=== About this task ===
A word-for-word copy of the data, with no images, is the required answer.

═══ Input data

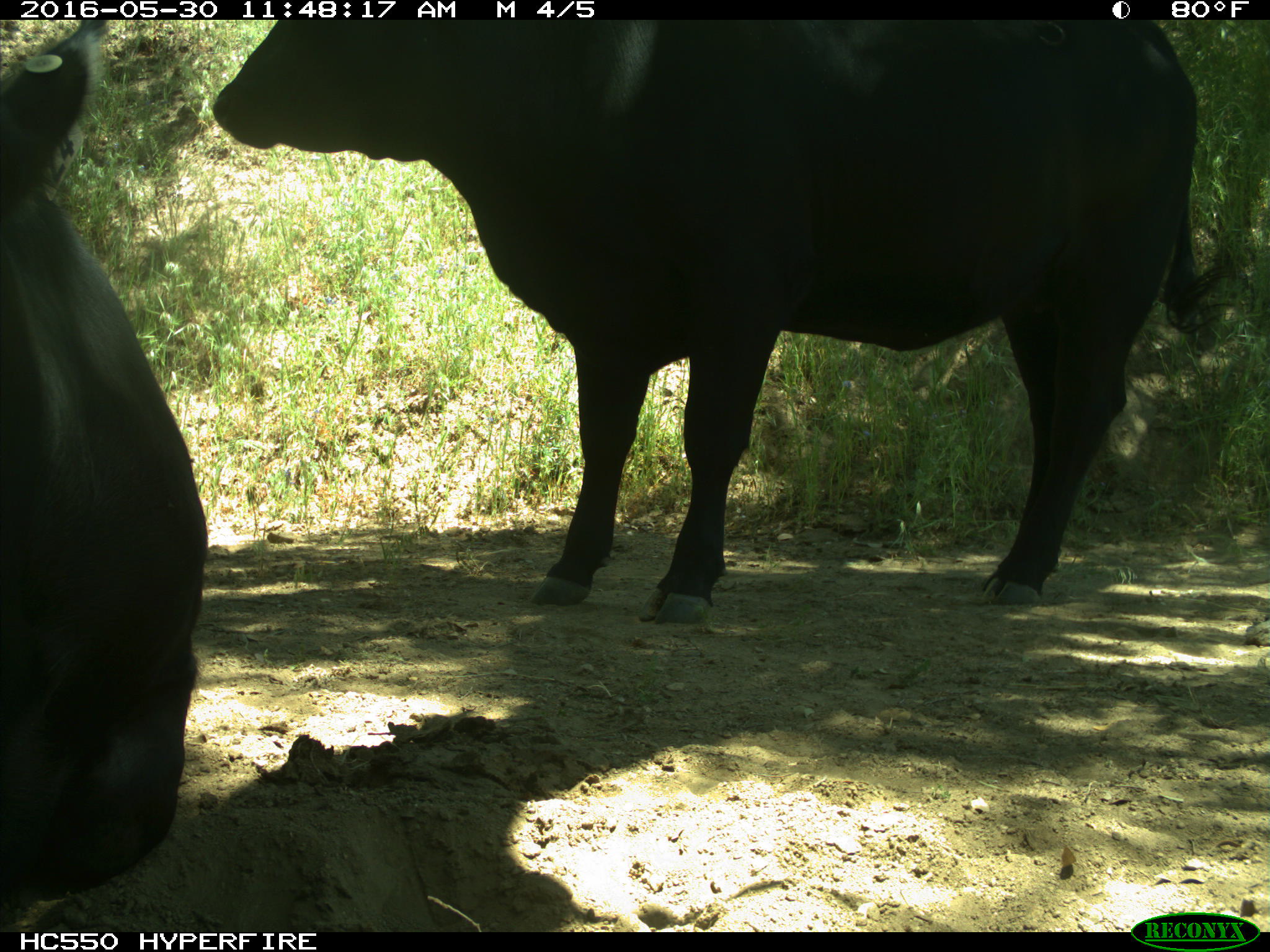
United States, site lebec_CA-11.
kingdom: Animalia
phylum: Chordata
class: Mammalia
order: Artiodactyla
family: Bovidae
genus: Bos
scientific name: Bos taurus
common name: domestic cow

══════

=== Your response ===
United States, site lebec_CA-11.
kingdom: Animalia
phylum: Chordata
class: Mammalia
order: Artiodactyla
family: Bovidae
genus: Bos
scientific name: Bos taurus
common name: domestic cow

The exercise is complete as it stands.